BEGIN Exercise material
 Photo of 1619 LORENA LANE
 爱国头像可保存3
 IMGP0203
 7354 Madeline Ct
END Exercise material
BEGIN Exercise material
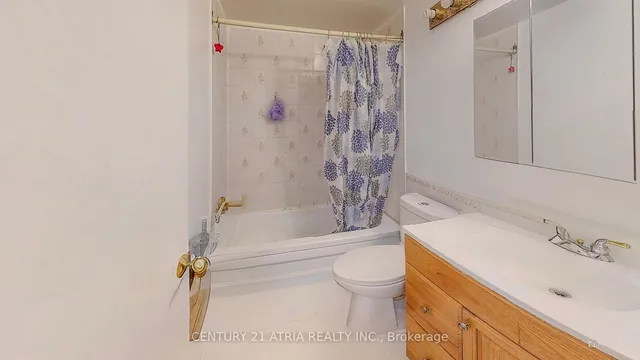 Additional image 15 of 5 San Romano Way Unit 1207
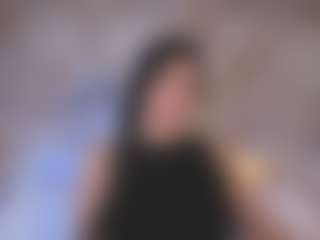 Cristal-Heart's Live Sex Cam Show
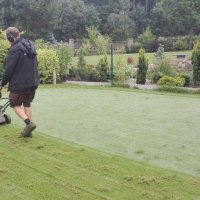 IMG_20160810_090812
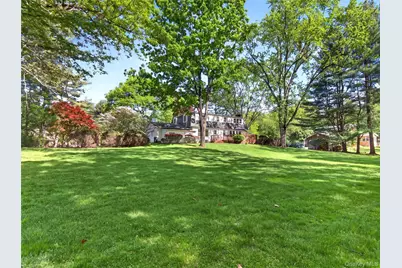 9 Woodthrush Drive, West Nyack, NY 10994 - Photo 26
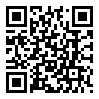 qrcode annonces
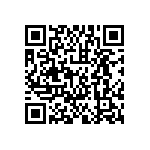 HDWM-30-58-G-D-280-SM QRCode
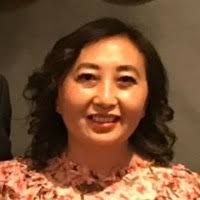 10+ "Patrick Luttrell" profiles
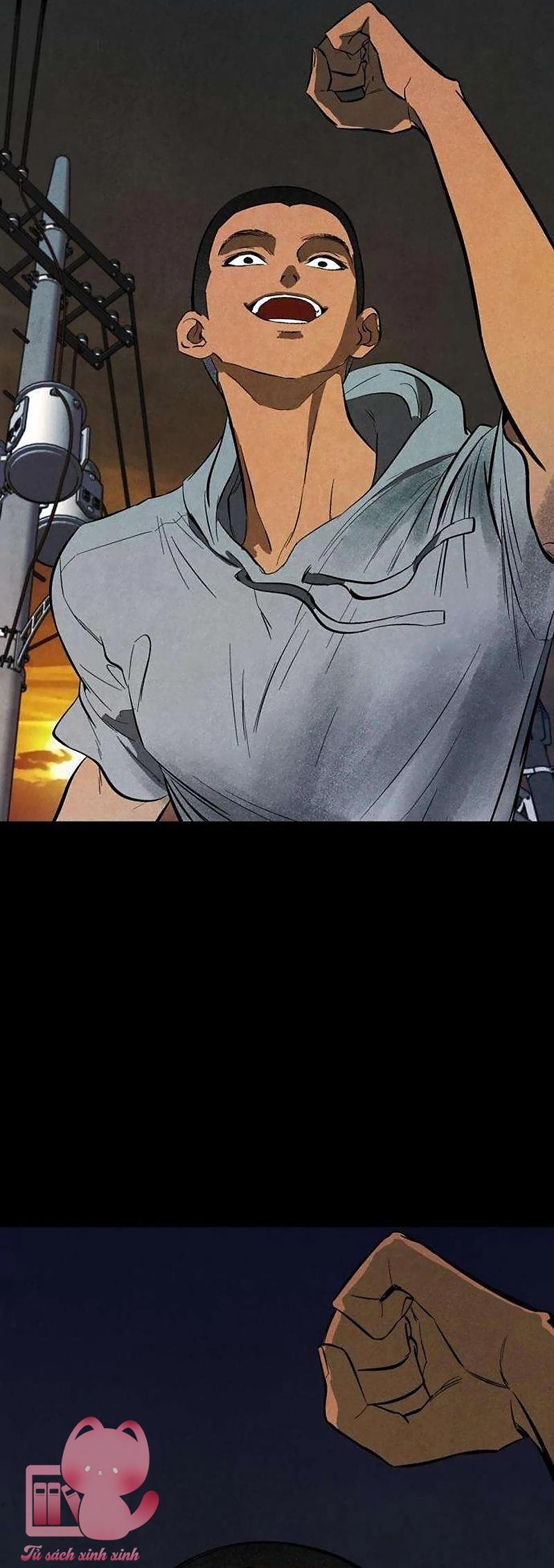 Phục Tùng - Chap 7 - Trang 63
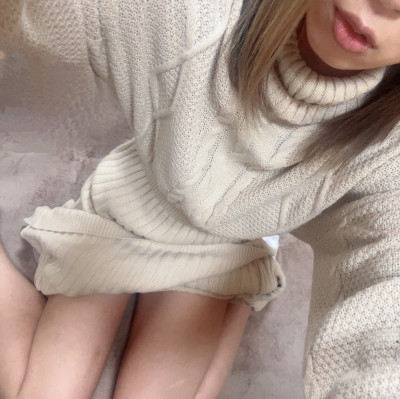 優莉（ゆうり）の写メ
END Exercise material
_Exercise requirements:_ Would you quote everything above from the line containing "Photo of 1619 LORENA LANE" down to the line containing "7354 Madeline Ct"? Include both of those lines and nothing else.

_Output:_
 Photo of 1619 LORENA LANE
 爱国头像可保存3
 IMGP0203
 7354 Madeline Ct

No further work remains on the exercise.